The implications of divergent directives

What is happening reflects an outcome-determinative orientation: What the power-elite prefers will drive the decision, regardless of scientific basis or health-related evidence. The basis of their decision is irrelevant. Thus, if the autonomy of their constituents is the priority of their voters, governors will eschew masks and mandates; if attendance at mass is a concern, jurists will support the pre-eminence of religion; if vaccination is important and does not violate the jurist’s personal beliefs, religious objections will be dismissed.  When personal choice becomes a driving force– consideration of the profound impact of this decision on society is avoided.

The implications are dire.

Globally, the variation in vaccine uptake is significant. When citizens remain at home or adhere to worldwide travel restrictions, the impact of the unvaccinated is contained. But reliance on that assumption is folly. Consider Ukraine, which boasts one of the lowest COVID vaccination rates globally (35%). Who knows what impact that might have in resurrecting increasingly dormant COVID rates in those countries accepting refugees? And this is not a theoretical concern. The measles pandemic of 2018-2019 was largely seeded by Ukrainian cases, manifesting their low vaccine rates generally.

Another example: There has always been anti-vax sentiment in Israel. But following the emergence of the anti-vax industry in Israel, my research reveals that the prevalence of anti-vaxxers more than doubled [2] – along with the epidemics of infectious disease and pockets of COVID vaccine refusal in these enclaves.  Ensuing maternal sentiment rejecting vaccination instigated a massive measles epidemic in Israel in 2018-2019, sickening 4300 and claiming three lives- a real harm not just to their children -- but to society at large.
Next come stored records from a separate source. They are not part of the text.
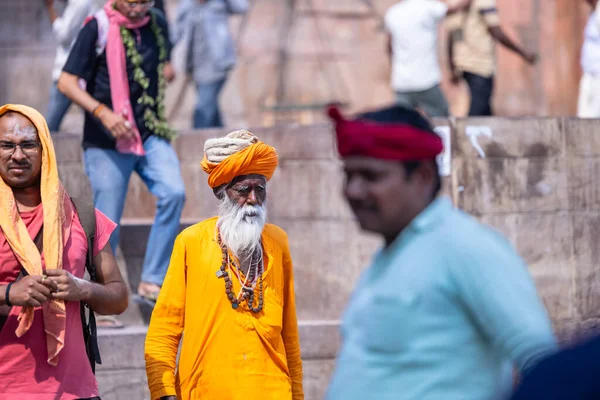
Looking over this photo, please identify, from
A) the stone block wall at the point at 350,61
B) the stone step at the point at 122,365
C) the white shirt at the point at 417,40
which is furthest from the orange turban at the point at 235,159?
the stone block wall at the point at 350,61

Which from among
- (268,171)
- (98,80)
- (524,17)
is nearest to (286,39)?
(524,17)

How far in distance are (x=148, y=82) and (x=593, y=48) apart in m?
4.42

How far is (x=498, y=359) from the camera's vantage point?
105 inches

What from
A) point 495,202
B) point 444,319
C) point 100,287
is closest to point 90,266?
point 100,287

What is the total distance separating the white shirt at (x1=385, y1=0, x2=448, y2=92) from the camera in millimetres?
9633

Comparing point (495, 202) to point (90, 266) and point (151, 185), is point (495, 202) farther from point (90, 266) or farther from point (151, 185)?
point (90, 266)

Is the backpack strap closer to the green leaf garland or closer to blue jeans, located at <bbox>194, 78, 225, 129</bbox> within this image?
the green leaf garland

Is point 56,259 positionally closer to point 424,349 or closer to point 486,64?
point 424,349

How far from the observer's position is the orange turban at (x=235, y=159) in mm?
4941

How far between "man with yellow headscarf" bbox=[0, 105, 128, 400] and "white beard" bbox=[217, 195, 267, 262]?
486 millimetres

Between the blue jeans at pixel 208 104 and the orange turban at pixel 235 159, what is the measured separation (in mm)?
5947

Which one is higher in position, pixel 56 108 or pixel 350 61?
pixel 350 61

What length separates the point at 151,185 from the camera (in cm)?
744

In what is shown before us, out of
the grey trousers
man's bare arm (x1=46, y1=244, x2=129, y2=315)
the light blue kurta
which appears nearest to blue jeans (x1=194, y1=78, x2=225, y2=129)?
the grey trousers
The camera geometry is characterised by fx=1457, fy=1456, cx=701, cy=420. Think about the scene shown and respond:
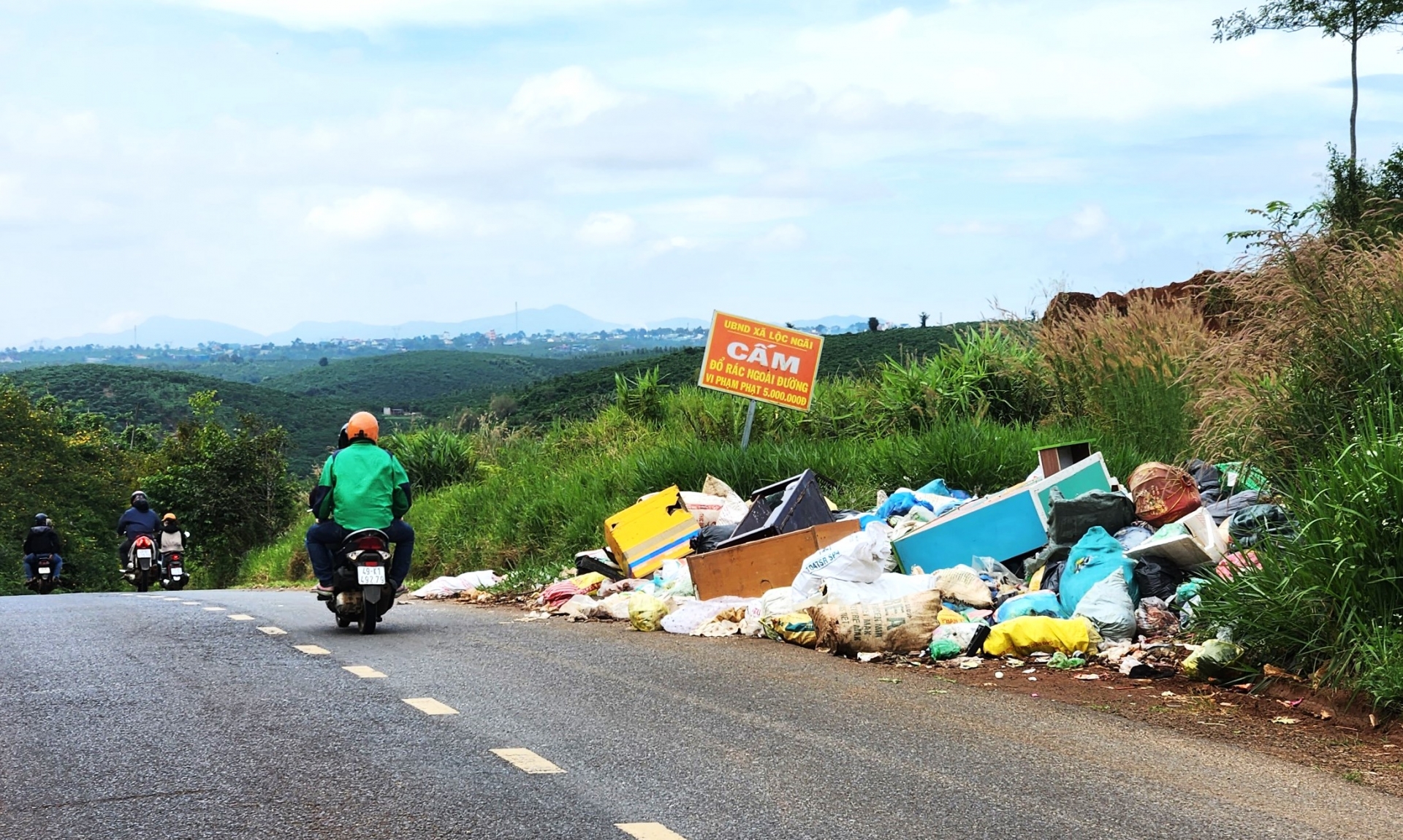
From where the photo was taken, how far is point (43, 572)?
29656 mm

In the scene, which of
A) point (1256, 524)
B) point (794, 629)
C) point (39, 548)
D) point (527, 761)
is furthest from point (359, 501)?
point (39, 548)

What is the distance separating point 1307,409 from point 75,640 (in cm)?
927

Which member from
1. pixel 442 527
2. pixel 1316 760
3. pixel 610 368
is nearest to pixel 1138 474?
pixel 1316 760

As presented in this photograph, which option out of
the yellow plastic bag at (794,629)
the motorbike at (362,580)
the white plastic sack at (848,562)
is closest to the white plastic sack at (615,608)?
the white plastic sack at (848,562)

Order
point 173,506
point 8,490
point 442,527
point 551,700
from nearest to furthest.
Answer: point 551,700 < point 442,527 < point 173,506 < point 8,490

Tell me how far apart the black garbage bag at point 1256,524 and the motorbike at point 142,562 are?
882 inches

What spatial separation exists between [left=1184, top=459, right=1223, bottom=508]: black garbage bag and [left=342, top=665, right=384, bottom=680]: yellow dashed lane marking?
6.83 m

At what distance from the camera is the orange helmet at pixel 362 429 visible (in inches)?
480

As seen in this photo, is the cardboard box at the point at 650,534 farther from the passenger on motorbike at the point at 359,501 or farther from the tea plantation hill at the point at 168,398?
the tea plantation hill at the point at 168,398

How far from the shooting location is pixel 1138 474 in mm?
12375

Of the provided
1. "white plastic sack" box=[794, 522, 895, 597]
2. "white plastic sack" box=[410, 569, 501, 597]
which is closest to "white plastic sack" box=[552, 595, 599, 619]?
"white plastic sack" box=[794, 522, 895, 597]

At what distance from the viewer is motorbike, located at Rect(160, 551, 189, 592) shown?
2811cm

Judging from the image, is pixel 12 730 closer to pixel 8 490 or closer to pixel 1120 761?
pixel 1120 761

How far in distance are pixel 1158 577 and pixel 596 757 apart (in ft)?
17.4
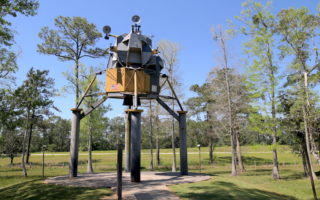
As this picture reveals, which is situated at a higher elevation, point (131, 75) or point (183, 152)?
point (131, 75)

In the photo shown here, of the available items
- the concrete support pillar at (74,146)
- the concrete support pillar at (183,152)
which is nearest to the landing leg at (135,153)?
the concrete support pillar at (183,152)

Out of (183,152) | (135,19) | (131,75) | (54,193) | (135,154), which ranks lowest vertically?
(54,193)

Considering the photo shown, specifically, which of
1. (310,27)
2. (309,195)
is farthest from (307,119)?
(309,195)

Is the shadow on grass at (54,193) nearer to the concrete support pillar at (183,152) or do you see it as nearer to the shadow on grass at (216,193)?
the shadow on grass at (216,193)

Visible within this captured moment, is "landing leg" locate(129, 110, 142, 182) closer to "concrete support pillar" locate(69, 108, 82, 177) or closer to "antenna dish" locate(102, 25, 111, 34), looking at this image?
"concrete support pillar" locate(69, 108, 82, 177)

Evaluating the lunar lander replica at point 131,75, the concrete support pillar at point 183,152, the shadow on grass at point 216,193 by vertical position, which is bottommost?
the shadow on grass at point 216,193

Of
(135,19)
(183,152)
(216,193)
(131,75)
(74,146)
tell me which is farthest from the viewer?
(135,19)

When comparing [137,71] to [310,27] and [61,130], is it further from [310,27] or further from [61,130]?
[61,130]

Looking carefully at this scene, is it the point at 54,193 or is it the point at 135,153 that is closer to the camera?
the point at 54,193

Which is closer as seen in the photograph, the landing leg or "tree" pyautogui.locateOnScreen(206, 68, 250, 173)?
the landing leg

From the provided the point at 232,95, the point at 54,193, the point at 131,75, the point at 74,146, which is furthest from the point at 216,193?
the point at 232,95

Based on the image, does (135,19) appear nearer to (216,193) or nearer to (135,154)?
(135,154)

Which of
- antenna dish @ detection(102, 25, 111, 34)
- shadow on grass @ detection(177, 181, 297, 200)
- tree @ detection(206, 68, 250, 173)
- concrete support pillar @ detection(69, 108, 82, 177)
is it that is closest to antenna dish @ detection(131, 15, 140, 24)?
antenna dish @ detection(102, 25, 111, 34)

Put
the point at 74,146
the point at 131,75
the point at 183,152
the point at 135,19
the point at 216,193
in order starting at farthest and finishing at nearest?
the point at 135,19 < the point at 183,152 < the point at 74,146 < the point at 131,75 < the point at 216,193
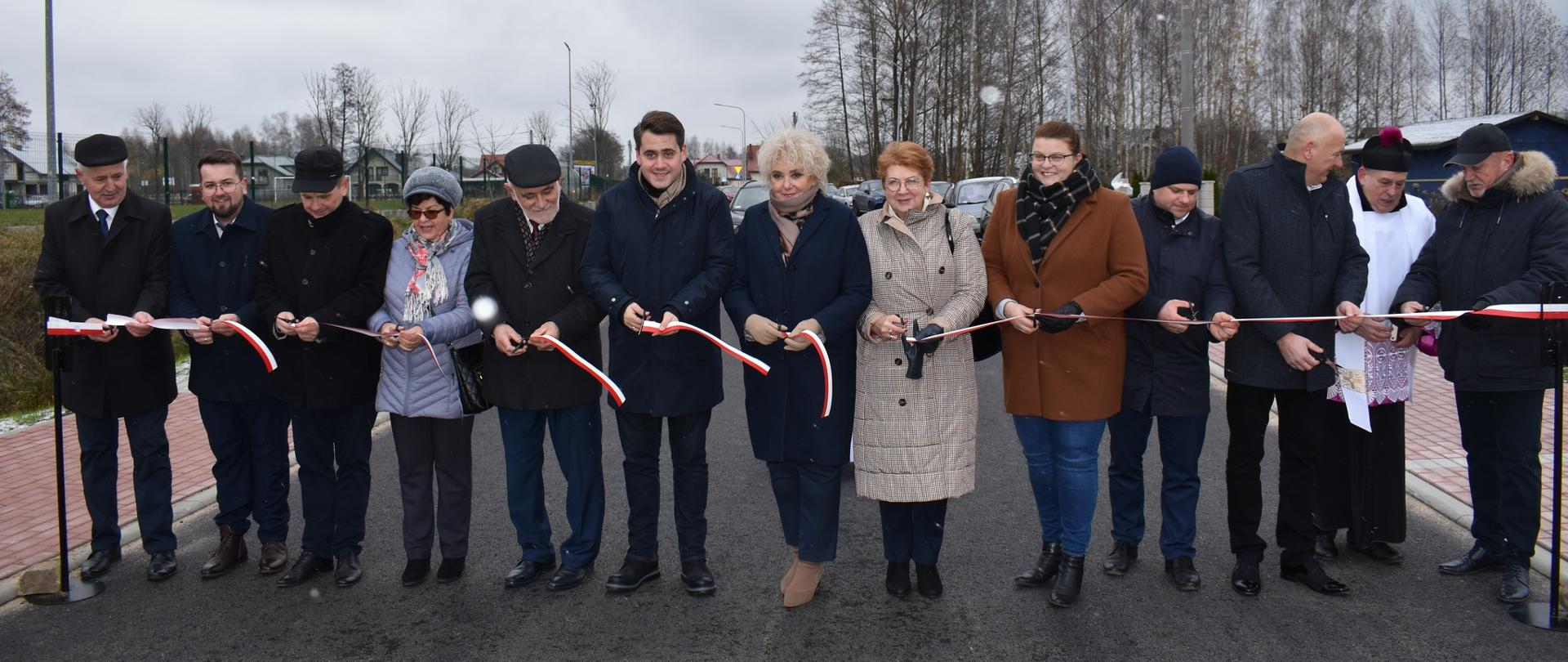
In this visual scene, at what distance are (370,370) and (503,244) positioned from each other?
34.6 inches

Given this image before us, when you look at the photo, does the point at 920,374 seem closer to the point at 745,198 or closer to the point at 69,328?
the point at 69,328

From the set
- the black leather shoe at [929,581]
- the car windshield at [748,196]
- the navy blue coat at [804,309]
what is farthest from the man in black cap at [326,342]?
the car windshield at [748,196]

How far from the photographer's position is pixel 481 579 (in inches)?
191

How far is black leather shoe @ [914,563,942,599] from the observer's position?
4578mm

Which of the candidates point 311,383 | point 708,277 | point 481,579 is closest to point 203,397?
point 311,383

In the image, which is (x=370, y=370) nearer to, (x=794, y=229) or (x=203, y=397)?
(x=203, y=397)

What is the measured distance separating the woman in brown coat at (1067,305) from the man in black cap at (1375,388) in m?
1.06

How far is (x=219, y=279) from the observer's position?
505cm

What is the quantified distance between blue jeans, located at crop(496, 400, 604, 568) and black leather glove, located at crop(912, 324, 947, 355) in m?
1.51

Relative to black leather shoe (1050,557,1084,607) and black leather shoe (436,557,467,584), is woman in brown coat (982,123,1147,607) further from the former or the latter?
black leather shoe (436,557,467,584)

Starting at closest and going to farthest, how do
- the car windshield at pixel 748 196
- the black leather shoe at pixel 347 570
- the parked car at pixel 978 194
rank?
1. the black leather shoe at pixel 347 570
2. the car windshield at pixel 748 196
3. the parked car at pixel 978 194

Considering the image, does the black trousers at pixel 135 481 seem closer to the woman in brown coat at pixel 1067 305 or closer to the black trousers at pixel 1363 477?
the woman in brown coat at pixel 1067 305

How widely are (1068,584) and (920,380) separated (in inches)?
40.7

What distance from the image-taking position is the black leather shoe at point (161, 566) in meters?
4.87
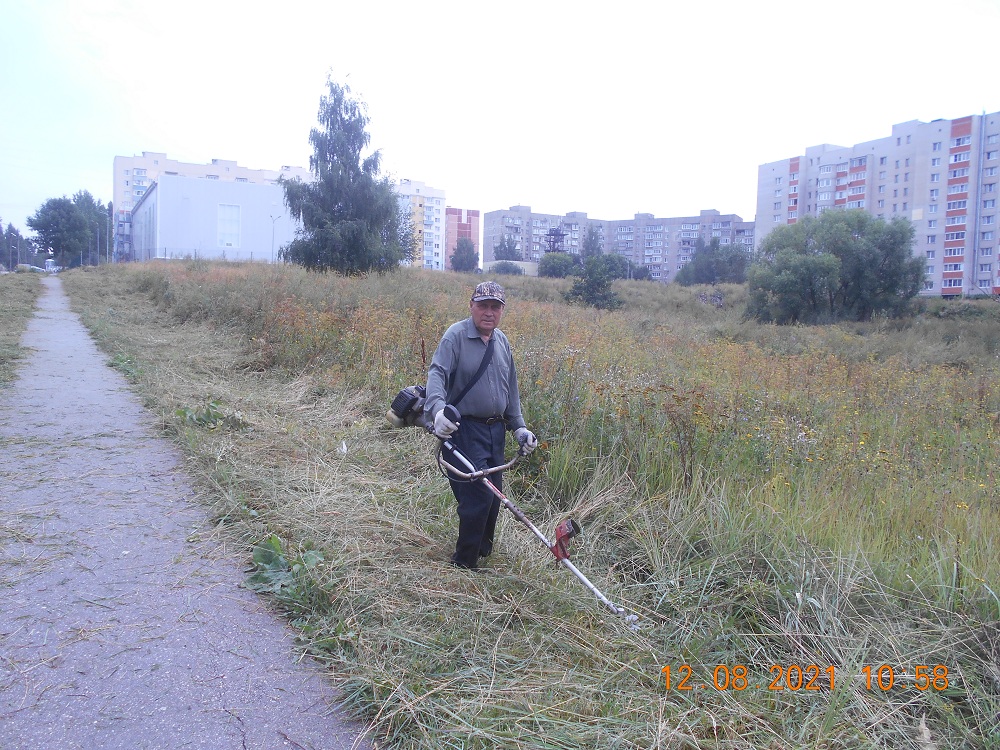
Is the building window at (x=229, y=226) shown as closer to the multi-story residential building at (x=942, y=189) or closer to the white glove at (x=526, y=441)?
the multi-story residential building at (x=942, y=189)

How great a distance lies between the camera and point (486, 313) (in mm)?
4035

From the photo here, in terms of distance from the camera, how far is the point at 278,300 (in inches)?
563

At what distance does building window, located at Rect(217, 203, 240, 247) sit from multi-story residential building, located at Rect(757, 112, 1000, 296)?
45.1m

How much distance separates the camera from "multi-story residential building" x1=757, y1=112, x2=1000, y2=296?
180ft

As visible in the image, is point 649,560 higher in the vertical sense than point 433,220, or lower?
lower

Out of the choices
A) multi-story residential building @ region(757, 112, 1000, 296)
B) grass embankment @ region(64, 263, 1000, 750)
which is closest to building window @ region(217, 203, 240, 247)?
multi-story residential building @ region(757, 112, 1000, 296)

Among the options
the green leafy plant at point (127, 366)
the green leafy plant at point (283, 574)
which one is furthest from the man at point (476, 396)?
the green leafy plant at point (127, 366)

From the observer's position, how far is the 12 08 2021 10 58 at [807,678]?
10.1ft

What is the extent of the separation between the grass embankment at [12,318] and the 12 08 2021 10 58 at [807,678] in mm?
9627

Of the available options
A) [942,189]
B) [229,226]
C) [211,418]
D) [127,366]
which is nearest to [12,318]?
[127,366]

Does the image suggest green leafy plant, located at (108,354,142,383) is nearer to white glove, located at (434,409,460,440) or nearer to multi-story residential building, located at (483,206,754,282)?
white glove, located at (434,409,460,440)

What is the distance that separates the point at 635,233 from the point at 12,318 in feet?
383

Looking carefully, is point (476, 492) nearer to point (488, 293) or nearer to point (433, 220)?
point (488, 293)

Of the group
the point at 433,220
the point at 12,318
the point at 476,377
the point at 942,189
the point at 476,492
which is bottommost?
the point at 476,492
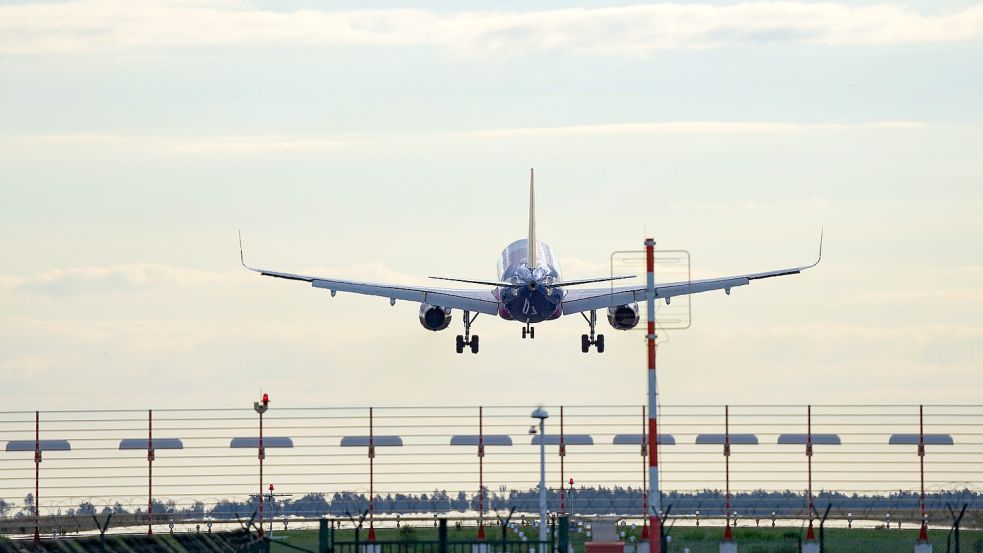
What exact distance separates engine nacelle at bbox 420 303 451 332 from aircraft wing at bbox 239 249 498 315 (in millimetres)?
349

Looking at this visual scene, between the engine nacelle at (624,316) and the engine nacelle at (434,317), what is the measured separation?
366 inches

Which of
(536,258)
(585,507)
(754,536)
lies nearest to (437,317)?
(536,258)

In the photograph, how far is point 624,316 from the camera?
3912 inches

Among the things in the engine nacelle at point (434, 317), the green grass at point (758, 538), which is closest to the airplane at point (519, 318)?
the engine nacelle at point (434, 317)

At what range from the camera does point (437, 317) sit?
99812 mm

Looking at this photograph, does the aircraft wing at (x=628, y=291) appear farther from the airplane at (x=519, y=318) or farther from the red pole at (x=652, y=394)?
the red pole at (x=652, y=394)

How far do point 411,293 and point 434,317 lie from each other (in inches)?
95.0

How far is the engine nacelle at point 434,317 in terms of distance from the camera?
99.8 metres

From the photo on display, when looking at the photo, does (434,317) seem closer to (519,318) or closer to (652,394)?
(519,318)

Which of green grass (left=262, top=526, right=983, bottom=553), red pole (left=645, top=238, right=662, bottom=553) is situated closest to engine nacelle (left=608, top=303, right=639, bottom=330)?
green grass (left=262, top=526, right=983, bottom=553)

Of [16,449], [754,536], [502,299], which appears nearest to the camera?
[16,449]

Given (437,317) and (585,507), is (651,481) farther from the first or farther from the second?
(437,317)

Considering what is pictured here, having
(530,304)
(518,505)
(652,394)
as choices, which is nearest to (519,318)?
(530,304)

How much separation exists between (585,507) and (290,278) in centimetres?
3366
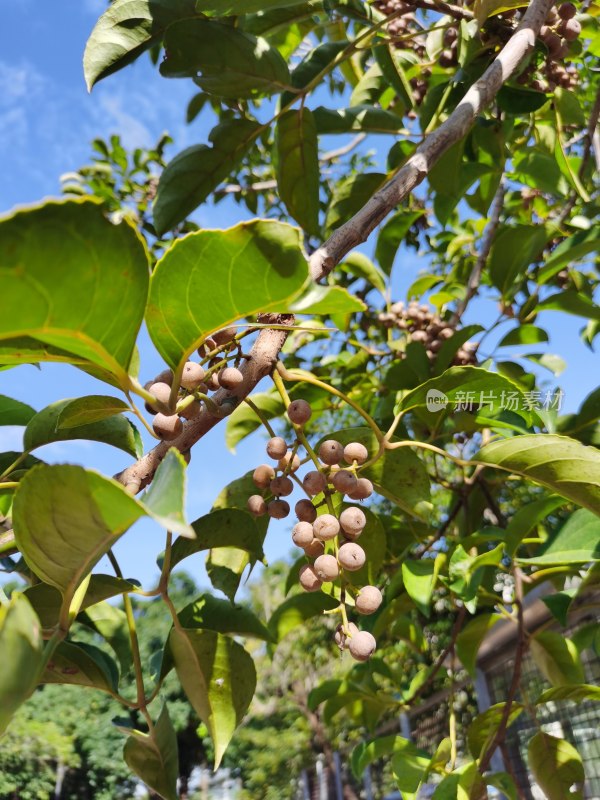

Last week two cases of polio were reported in Israel, along with scores more exposed youth and a fear of more cases arising. The disease has not been seen in the country in more than 30 years.

That’s what happens when the anti-vax industry seizes the public imagination, and people don’t get vaccinated. Let’s hope it doesn’t happen in Kansas.  


[1] Pox – An American History by Michael Willrich

[2] Barbara Pfeffer Billauer, Muzzling Anti-Vaxxer FEAR Speech: Overcoming Free Speech Obstacles with Compelled Speech University of Miami Law Review


Barbara Pfeffer Billauer, Addressing The Demonstrable Effects of Anti-Vax FEAR* Speech With Mandated Public- Health Education and Government Speech (*False, Endangering and Reckless) Health Matrix: Journal of Law-Medicine (forthcoming).